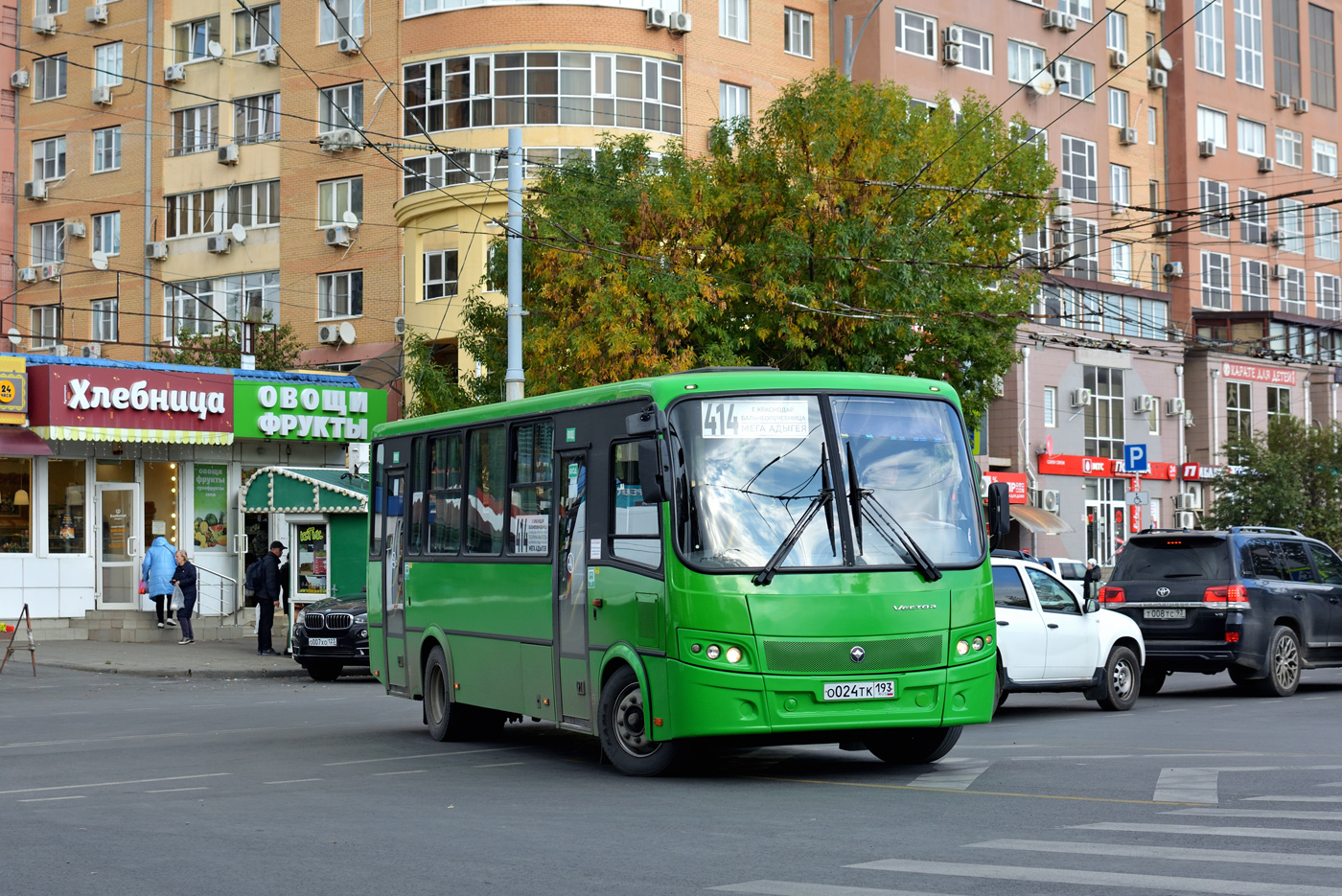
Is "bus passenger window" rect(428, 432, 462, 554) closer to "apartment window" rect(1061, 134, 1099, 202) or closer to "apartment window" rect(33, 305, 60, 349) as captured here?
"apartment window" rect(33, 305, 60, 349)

...

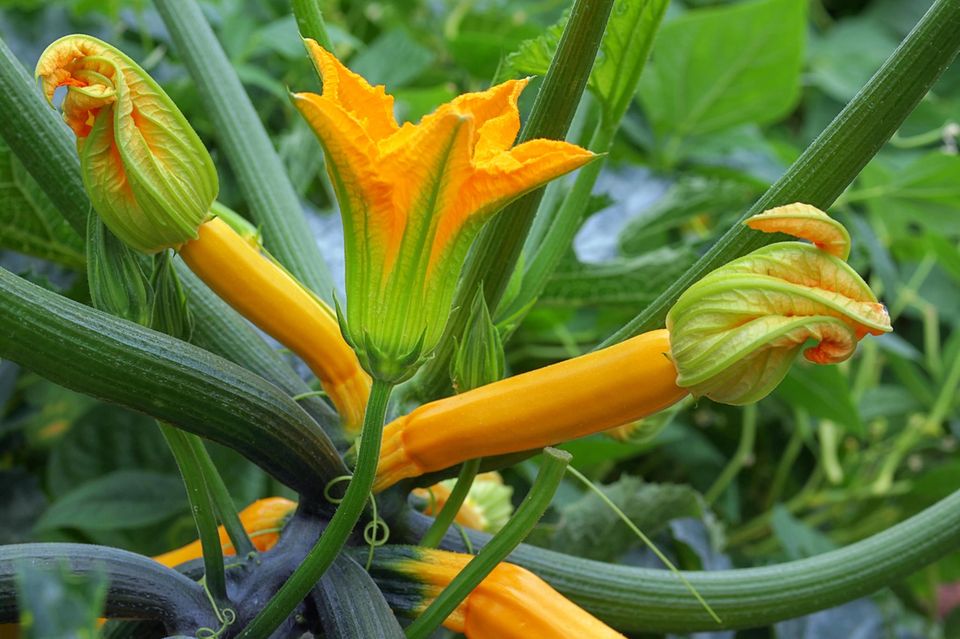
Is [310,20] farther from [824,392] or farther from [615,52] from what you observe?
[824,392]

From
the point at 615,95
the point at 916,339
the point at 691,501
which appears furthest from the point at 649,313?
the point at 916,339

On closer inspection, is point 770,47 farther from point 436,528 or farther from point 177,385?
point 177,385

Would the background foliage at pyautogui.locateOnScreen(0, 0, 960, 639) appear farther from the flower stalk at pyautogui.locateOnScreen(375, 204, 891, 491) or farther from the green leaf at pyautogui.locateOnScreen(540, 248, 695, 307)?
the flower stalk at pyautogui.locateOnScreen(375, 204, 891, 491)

TASK DETAILS:
How many lines in the rows above contain the word "flower"? Reply with the number alone.

RESPONSE TO THE TASK:
2